== Record excerpts ==
..........
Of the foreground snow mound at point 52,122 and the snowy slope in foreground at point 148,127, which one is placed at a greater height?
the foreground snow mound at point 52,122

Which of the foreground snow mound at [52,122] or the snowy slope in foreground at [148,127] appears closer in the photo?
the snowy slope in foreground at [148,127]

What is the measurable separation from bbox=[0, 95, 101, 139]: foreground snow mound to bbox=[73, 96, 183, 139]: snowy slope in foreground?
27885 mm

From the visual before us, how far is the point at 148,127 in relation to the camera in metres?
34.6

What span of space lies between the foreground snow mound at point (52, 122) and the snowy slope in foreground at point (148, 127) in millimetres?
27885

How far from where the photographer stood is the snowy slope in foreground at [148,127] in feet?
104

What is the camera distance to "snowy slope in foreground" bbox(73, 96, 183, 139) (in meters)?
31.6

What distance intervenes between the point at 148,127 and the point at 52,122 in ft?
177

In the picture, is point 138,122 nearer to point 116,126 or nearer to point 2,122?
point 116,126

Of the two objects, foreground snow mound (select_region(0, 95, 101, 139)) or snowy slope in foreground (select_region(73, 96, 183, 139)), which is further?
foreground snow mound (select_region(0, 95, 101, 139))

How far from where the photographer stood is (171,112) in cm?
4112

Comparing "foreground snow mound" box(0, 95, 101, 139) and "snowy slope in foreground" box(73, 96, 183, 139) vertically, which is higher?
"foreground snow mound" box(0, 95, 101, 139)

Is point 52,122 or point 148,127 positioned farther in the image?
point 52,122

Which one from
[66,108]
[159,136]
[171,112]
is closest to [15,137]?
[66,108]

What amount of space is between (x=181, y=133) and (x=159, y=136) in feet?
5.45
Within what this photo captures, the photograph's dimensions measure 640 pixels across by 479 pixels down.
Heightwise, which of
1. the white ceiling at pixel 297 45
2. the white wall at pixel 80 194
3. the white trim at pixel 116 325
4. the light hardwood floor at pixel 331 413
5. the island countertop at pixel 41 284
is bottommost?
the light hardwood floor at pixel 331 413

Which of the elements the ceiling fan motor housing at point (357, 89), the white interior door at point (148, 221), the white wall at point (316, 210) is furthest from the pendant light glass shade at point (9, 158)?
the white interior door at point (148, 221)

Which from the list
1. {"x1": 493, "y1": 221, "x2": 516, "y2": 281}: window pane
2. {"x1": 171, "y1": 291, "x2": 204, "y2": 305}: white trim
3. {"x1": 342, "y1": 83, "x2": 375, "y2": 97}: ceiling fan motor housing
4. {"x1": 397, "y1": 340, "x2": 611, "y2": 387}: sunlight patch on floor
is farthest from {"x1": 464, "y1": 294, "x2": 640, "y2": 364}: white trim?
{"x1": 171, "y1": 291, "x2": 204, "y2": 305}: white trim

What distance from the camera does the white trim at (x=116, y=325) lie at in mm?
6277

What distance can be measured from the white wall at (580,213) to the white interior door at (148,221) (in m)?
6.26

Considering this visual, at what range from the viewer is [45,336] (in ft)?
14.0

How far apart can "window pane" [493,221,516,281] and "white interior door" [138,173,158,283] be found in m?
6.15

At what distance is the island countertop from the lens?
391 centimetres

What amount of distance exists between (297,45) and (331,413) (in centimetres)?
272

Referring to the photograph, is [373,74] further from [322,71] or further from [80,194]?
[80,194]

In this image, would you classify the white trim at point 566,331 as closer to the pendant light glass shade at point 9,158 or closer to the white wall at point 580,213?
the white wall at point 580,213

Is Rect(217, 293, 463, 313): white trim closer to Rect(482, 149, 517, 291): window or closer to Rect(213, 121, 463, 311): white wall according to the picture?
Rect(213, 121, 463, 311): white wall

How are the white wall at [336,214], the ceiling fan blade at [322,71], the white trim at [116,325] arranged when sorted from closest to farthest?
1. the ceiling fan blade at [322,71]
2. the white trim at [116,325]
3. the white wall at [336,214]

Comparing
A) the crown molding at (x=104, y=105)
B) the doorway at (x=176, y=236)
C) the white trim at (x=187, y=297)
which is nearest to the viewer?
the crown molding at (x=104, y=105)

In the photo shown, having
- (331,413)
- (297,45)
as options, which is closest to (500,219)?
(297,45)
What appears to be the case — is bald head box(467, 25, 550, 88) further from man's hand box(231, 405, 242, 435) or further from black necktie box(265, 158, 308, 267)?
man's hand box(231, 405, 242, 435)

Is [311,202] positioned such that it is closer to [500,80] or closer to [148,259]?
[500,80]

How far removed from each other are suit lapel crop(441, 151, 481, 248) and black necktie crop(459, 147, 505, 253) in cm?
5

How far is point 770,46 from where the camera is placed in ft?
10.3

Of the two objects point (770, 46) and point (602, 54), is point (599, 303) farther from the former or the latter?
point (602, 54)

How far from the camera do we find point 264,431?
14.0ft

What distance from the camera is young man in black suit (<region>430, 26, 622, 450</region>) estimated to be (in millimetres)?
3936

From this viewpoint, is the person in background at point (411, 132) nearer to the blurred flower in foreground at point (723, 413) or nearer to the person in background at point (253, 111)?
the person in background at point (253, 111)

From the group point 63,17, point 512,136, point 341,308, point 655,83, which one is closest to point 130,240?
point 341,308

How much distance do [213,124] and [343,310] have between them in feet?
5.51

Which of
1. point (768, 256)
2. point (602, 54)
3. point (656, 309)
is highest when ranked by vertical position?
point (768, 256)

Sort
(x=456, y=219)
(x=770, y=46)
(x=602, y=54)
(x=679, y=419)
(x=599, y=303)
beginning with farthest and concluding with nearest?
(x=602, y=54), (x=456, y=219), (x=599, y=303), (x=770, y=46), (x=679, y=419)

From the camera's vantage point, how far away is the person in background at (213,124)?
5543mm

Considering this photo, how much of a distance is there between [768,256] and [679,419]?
..........
== Set task ==
Copy out all the records above, swapping "photographer" for "camera operator" and leaving everything else unchanged.

== Worked solution ==
Of the foreground snow mound at point 52,122 and the snowy slope in foreground at point 148,127, which one is placed at a greater height?
the foreground snow mound at point 52,122

Which of the foreground snow mound at [52,122] or the snowy slope in foreground at [148,127] appears closer in the photo?
the snowy slope in foreground at [148,127]

What is the measurable separation from bbox=[0, 95, 101, 139]: foreground snow mound to bbox=[73, 96, 183, 139]: snowy slope in foreground?
27885 mm

From the visual before us, how far is the point at 148,127 in relation to the camera in metres?
34.6

What span of space lies between the foreground snow mound at point (52, 122) and the snowy slope in foreground at point (148, 127) in millimetres?
27885

How far from where the camera operator stood is the snowy slope in foreground at [148,127] in feet?
104

What is the camera distance to "snowy slope in foreground" bbox(73, 96, 183, 139) (in meters)?
31.6

What distance intervenes between the point at 148,127 and the point at 52,122 in ft?
177

In the picture, is point 138,122 nearer to point 116,126 or nearer to point 2,122?
point 116,126

Of the two objects, foreground snow mound (select_region(0, 95, 101, 139)) or snowy slope in foreground (select_region(73, 96, 183, 139)), which is further?
foreground snow mound (select_region(0, 95, 101, 139))

How far from where the camera operator stood is (171,112) in cm?
4112

Comparing "foreground snow mound" box(0, 95, 101, 139) and "snowy slope in foreground" box(73, 96, 183, 139) vertically, which is higher?
"foreground snow mound" box(0, 95, 101, 139)

Is point 52,122 or point 148,127 positioned farther in the image?
point 52,122

Which one from
[66,108]
[159,136]
[171,112]
is closest to [15,137]?
[66,108]

What amount of space is between (x=181, y=133) and (x=159, y=136) in feet?
5.45
Within what this photo captures, the photograph's dimensions measure 640 pixels across by 479 pixels down.
Heightwise, which of
1. the white ceiling at pixel 297 45
2. the white wall at pixel 80 194
3. the white trim at pixel 116 325
4. the light hardwood floor at pixel 331 413
5. the island countertop at pixel 41 284
is bottommost?
the light hardwood floor at pixel 331 413

Which of the elements the ceiling fan motor housing at point (357, 89), the white interior door at point (148, 221), the white wall at point (316, 210) is furthest from the pendant light glass shade at point (9, 158)?
the white interior door at point (148, 221)

Which from the list
1. {"x1": 493, "y1": 221, "x2": 516, "y2": 281}: window pane
2. {"x1": 171, "y1": 291, "x2": 204, "y2": 305}: white trim
3. {"x1": 342, "y1": 83, "x2": 375, "y2": 97}: ceiling fan motor housing
4. {"x1": 397, "y1": 340, "x2": 611, "y2": 387}: sunlight patch on floor
is farthest from {"x1": 464, "y1": 294, "x2": 640, "y2": 364}: white trim?
{"x1": 171, "y1": 291, "x2": 204, "y2": 305}: white trim

What distance from the camera does the white trim at (x=116, y=325) lie at in mm?
6277

What distance can be measured from the white wall at (580,213) to the white interior door at (148,221) (in m)?
6.26

Considering this visual, at what range from the viewer is [45,336] (in ft)?
14.0

How far apart can "window pane" [493,221,516,281] and "white interior door" [138,173,158,283] be found in m?
6.15

At what distance is the island countertop from the lens?
391 centimetres

What amount of distance exists between (297,45) and (331,413) (in centimetres)?
272

Referring to the photograph, is [373,74] further from [322,71] or further from [80,194]?
[80,194]

In this image, would you classify the white trim at point 566,331 as closer to the pendant light glass shade at point 9,158 or closer to the white wall at point 580,213?
the white wall at point 580,213

Is Rect(217, 293, 463, 313): white trim closer to Rect(482, 149, 517, 291): window or closer to Rect(213, 121, 463, 311): white wall according to the picture?
Rect(213, 121, 463, 311): white wall

How are the white wall at [336,214], the ceiling fan blade at [322,71], the white trim at [116,325] arranged when sorted from closest to farthest?
1. the ceiling fan blade at [322,71]
2. the white trim at [116,325]
3. the white wall at [336,214]

Comparing
A) the crown molding at (x=104, y=105)
B) the doorway at (x=176, y=236)
C) the white trim at (x=187, y=297)
which is nearest to the viewer?
the crown molding at (x=104, y=105)

In the photo shown, having
- (331,413)
- (297,45)
as options, which is closest to (500,219)?
(297,45)
What appears to be the case — is bald head box(467, 25, 550, 88) further from man's hand box(231, 405, 242, 435) or further from black necktie box(265, 158, 308, 267)?
man's hand box(231, 405, 242, 435)

Is [311,202] positioned such that it is closer to [500,80] or closer to [148,259]?
[500,80]

How far removed from each other are suit lapel crop(441, 151, 481, 248) and black necktie crop(459, 147, 505, 253) in cm?
5

How far is point 770,46 from where the camera is placed in ft?
10.3

Of the two objects point (770, 46) and point (602, 54), is point (599, 303) farther from the former or the latter?
point (602, 54)

How far from the camera do we find point 264,431?
14.0ft

What distance from the camera is young man in black suit (<region>430, 26, 622, 450</region>) estimated to be (in millimetres)?
3936

From this viewpoint, is the person in background at point (411, 132) nearer to the blurred flower in foreground at point (723, 413) or nearer to the person in background at point (253, 111)?
the person in background at point (253, 111)

From the group point 63,17, point 512,136, point 341,308, point 655,83, which one is closest to point 130,240?
point 341,308

How much distance do [213,124] and [343,310] have between them in feet?
5.51

Which of
1. point (768, 256)
2. point (602, 54)
3. point (656, 309)
is highest when ranked by vertical position?
point (768, 256)

Sort
(x=456, y=219)
(x=770, y=46)
(x=602, y=54)
(x=679, y=419)
(x=599, y=303)
beginning with farthest and concluding with nearest?
(x=602, y=54), (x=456, y=219), (x=599, y=303), (x=770, y=46), (x=679, y=419)

From the camera's vantage point, how far away is the person in background at (213,124)?
5543mm

Considering this photo, how much of a distance is there between [768,256] and [679,419]?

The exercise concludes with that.